それはどう見ても「偽ブランド品」のアイテムを「パロディ」という表現を使って、紹介していること。

 

そもそもパロディとは、

文学作品の一形式。よく知られた文学作品の文体や韻律を模し、内容を変えて滑稽化・諷刺化した文学。日本の替え歌・狂歌などもこの類。また、広く絵画・写真などを題材としたものにもいう。(広辞苑より)

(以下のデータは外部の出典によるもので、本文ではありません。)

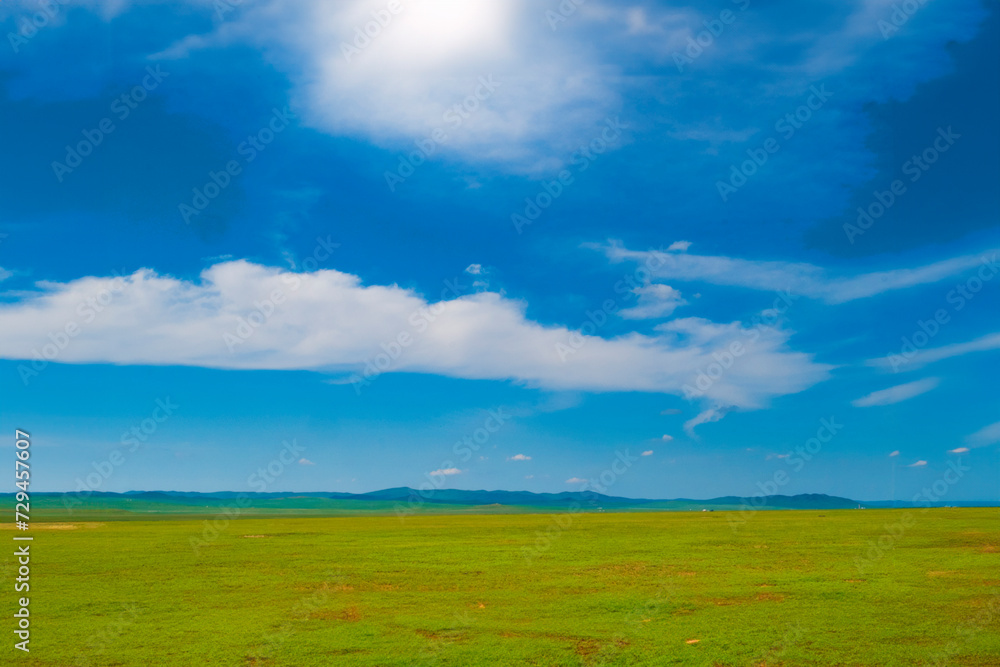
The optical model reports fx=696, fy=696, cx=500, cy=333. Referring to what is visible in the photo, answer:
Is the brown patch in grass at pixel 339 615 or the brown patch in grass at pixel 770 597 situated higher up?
the brown patch in grass at pixel 770 597

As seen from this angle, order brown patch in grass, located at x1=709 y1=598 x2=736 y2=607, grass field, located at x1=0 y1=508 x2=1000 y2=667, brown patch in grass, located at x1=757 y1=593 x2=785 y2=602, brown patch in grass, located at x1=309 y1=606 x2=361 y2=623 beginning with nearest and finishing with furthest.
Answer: grass field, located at x1=0 y1=508 x2=1000 y2=667
brown patch in grass, located at x1=309 y1=606 x2=361 y2=623
brown patch in grass, located at x1=709 y1=598 x2=736 y2=607
brown patch in grass, located at x1=757 y1=593 x2=785 y2=602

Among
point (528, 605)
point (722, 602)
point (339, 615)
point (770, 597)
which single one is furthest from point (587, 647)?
point (770, 597)

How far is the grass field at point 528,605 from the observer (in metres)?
22.3

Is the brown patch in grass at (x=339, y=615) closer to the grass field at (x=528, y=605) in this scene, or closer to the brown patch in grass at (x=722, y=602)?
the grass field at (x=528, y=605)

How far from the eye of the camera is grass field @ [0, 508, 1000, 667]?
73.0 feet

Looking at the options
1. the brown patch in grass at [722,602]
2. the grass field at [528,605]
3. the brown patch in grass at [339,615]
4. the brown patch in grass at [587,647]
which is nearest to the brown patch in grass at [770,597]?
the grass field at [528,605]

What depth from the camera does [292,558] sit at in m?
47.0

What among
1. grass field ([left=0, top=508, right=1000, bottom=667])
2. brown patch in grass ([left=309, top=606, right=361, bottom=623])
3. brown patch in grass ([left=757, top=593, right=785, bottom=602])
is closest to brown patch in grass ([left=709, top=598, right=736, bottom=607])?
grass field ([left=0, top=508, right=1000, bottom=667])

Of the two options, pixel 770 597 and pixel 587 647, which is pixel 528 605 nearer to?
pixel 587 647

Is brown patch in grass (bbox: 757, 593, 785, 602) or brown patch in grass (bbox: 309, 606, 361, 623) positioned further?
brown patch in grass (bbox: 757, 593, 785, 602)

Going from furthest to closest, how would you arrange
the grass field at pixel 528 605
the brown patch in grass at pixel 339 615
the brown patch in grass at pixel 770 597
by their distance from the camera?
the brown patch in grass at pixel 770 597 → the brown patch in grass at pixel 339 615 → the grass field at pixel 528 605

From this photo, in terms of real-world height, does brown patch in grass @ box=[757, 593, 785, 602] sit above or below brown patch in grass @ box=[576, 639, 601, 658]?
below

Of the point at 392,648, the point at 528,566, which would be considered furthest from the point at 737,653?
the point at 528,566

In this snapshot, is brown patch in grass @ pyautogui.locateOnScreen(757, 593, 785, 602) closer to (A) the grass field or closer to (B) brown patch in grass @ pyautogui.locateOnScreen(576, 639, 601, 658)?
(A) the grass field
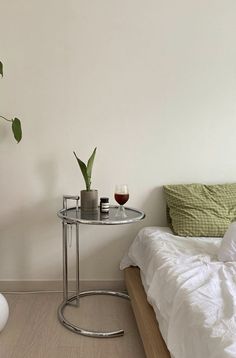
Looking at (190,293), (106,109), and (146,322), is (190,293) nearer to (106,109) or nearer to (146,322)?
(146,322)

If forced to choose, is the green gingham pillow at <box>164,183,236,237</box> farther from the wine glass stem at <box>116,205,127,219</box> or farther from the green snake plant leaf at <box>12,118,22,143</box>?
the green snake plant leaf at <box>12,118,22,143</box>

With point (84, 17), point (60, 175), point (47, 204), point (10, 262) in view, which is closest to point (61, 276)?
point (10, 262)

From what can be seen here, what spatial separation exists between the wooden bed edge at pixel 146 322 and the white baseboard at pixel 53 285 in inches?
12.5

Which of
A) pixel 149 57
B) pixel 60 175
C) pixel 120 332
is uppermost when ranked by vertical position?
pixel 149 57

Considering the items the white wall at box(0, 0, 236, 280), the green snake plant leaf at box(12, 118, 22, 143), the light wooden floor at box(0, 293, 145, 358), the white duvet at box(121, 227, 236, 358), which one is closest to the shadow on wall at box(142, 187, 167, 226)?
the white wall at box(0, 0, 236, 280)

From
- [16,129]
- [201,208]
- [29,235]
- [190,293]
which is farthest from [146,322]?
[16,129]

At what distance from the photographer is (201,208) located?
2.48 metres

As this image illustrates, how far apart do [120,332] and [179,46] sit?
1.96 metres

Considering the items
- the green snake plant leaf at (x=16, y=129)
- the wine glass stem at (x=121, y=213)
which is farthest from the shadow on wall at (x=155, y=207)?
the green snake plant leaf at (x=16, y=129)

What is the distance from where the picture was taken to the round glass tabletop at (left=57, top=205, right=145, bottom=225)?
80.0 inches

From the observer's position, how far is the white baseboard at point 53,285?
2.68m

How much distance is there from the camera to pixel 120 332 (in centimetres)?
209

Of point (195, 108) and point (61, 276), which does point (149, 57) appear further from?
point (61, 276)

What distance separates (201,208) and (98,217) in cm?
77
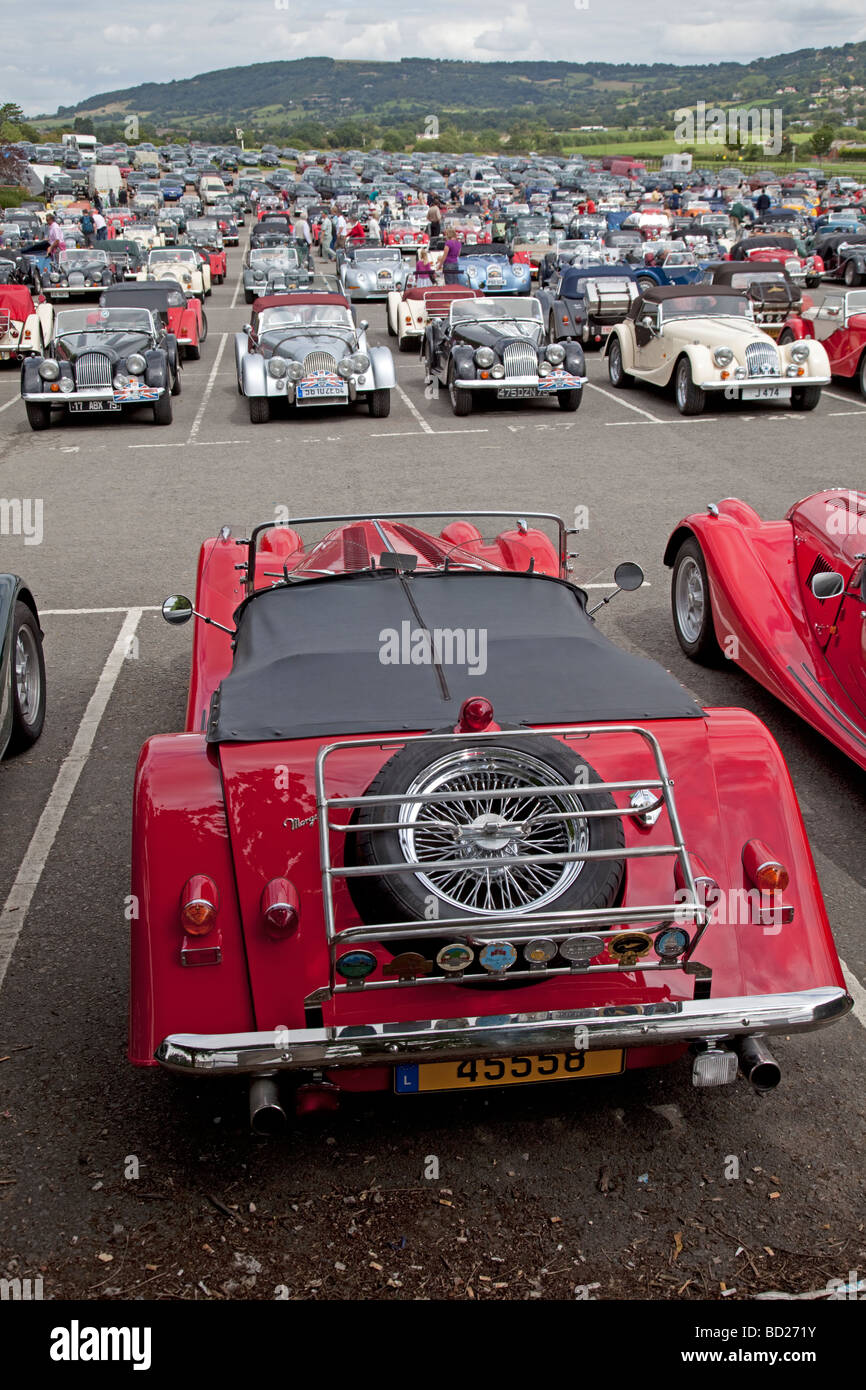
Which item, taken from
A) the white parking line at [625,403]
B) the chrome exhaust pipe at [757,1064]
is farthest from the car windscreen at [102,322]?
the chrome exhaust pipe at [757,1064]

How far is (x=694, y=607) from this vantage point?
7.21 metres

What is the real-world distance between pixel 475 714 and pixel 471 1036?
0.93 m

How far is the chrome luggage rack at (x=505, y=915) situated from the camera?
9.49 ft

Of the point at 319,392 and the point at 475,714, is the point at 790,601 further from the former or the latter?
the point at 319,392

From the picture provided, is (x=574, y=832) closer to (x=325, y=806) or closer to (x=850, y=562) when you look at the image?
(x=325, y=806)

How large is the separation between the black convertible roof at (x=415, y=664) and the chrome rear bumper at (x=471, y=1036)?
38.9 inches

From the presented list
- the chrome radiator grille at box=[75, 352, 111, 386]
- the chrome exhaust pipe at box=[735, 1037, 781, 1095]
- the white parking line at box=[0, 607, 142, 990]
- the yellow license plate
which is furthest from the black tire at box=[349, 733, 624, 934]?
the chrome radiator grille at box=[75, 352, 111, 386]

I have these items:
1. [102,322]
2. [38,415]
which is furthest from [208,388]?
[38,415]

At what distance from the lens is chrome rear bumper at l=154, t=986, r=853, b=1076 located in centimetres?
294

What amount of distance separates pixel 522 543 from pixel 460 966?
3.77 meters

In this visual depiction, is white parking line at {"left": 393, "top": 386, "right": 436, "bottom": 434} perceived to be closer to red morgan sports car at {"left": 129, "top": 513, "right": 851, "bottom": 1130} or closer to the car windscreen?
the car windscreen

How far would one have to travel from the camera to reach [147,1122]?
11.7 feet
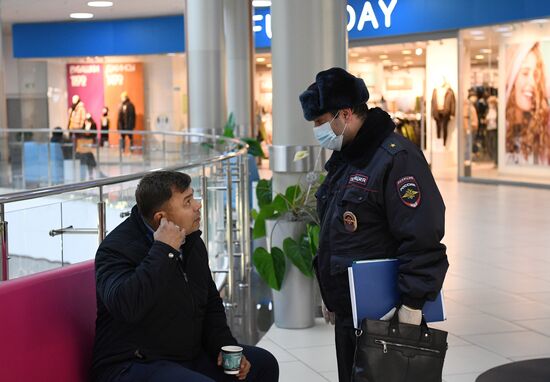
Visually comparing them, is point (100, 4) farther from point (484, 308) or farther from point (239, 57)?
point (484, 308)

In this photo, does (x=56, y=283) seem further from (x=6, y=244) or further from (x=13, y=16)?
(x=13, y=16)

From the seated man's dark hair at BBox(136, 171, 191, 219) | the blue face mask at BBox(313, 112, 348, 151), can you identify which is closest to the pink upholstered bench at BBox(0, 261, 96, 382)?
the seated man's dark hair at BBox(136, 171, 191, 219)

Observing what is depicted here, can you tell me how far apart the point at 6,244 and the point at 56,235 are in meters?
0.29

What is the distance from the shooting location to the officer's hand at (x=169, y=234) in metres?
2.93

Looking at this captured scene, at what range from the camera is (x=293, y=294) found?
6.05 m

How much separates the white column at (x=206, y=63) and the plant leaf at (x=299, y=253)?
901 cm

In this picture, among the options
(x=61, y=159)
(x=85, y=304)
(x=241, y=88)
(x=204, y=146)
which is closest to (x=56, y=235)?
(x=85, y=304)

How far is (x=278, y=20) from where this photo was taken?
6.10m

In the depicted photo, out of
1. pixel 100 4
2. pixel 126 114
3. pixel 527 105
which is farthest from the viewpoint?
pixel 126 114

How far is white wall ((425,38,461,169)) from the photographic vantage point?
1992cm

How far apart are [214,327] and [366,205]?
30.2 inches

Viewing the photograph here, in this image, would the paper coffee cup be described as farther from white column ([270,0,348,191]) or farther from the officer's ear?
white column ([270,0,348,191])

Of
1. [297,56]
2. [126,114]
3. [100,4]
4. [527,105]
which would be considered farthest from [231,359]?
[126,114]

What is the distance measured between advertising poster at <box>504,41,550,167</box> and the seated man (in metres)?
14.8
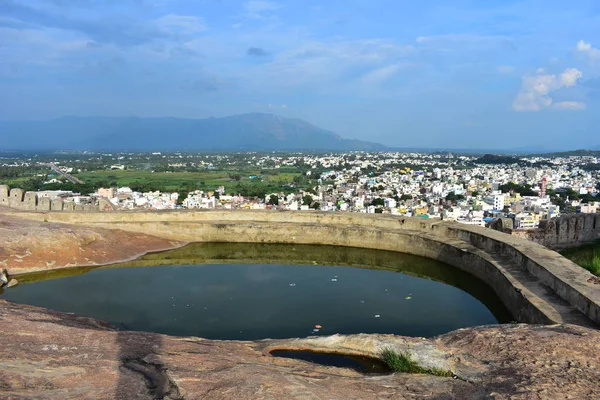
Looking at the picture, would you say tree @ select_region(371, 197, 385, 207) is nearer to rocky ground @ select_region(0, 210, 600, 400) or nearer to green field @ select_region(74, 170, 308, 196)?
green field @ select_region(74, 170, 308, 196)

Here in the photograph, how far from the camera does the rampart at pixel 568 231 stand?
13.1 m

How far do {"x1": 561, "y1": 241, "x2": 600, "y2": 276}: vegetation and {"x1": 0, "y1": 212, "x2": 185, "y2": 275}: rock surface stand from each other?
11.0 metres

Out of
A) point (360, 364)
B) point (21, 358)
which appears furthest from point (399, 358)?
point (21, 358)

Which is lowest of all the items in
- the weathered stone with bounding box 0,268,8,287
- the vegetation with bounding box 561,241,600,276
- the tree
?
the weathered stone with bounding box 0,268,8,287

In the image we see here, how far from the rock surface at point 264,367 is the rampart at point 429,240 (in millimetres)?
1808

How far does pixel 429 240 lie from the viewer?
13.6m

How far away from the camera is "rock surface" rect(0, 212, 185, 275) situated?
39.0ft

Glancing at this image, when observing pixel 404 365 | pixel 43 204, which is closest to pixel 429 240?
pixel 404 365

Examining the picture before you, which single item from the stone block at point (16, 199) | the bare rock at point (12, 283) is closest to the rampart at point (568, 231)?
the bare rock at point (12, 283)

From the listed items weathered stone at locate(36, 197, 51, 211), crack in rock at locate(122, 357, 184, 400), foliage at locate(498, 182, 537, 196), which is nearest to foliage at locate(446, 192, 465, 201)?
foliage at locate(498, 182, 537, 196)

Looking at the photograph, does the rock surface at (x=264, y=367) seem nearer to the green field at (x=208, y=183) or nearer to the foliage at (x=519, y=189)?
the green field at (x=208, y=183)

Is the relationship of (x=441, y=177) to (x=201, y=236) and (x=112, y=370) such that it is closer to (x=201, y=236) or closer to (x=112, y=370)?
(x=201, y=236)

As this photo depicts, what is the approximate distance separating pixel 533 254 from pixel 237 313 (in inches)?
237

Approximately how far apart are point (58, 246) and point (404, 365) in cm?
1016
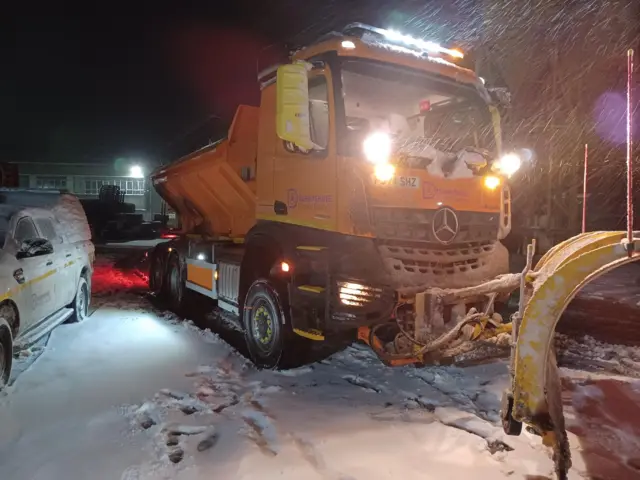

 と説明されている。そう、元から存在するものに何か手を加えて「滑稽化」すること。元からあるものをそっくりそのまま真似したものはパロディではなく、ただの偽物なのだ。

 

偽ブランド品が法律違反なのは言うまでもない。売ることはもちろん、買うことも処罰の対象となる。私は「偽物根絶を!」と主張したい訳ではない。そんなことは不可能だとわかっている。もちろん、デザイナーの意図やブランドの価値を貶める偽ブランド品がこの世から消えるに越したことは無いが。

 

偽ブランド品を買うことの罪悪感を薄めるような「パロディ」という言い回しが引っかかって仕方ないのである。こうして偽ブランド品がパロディと紹介されることで、日本人の間で「パロディ」という言葉への認識が変わってしまうのではないかとまで思ってしまう。

 

多くの人々の脳内にあるような「ブランド品」はほいほい買えるものではない。少なくとも私は。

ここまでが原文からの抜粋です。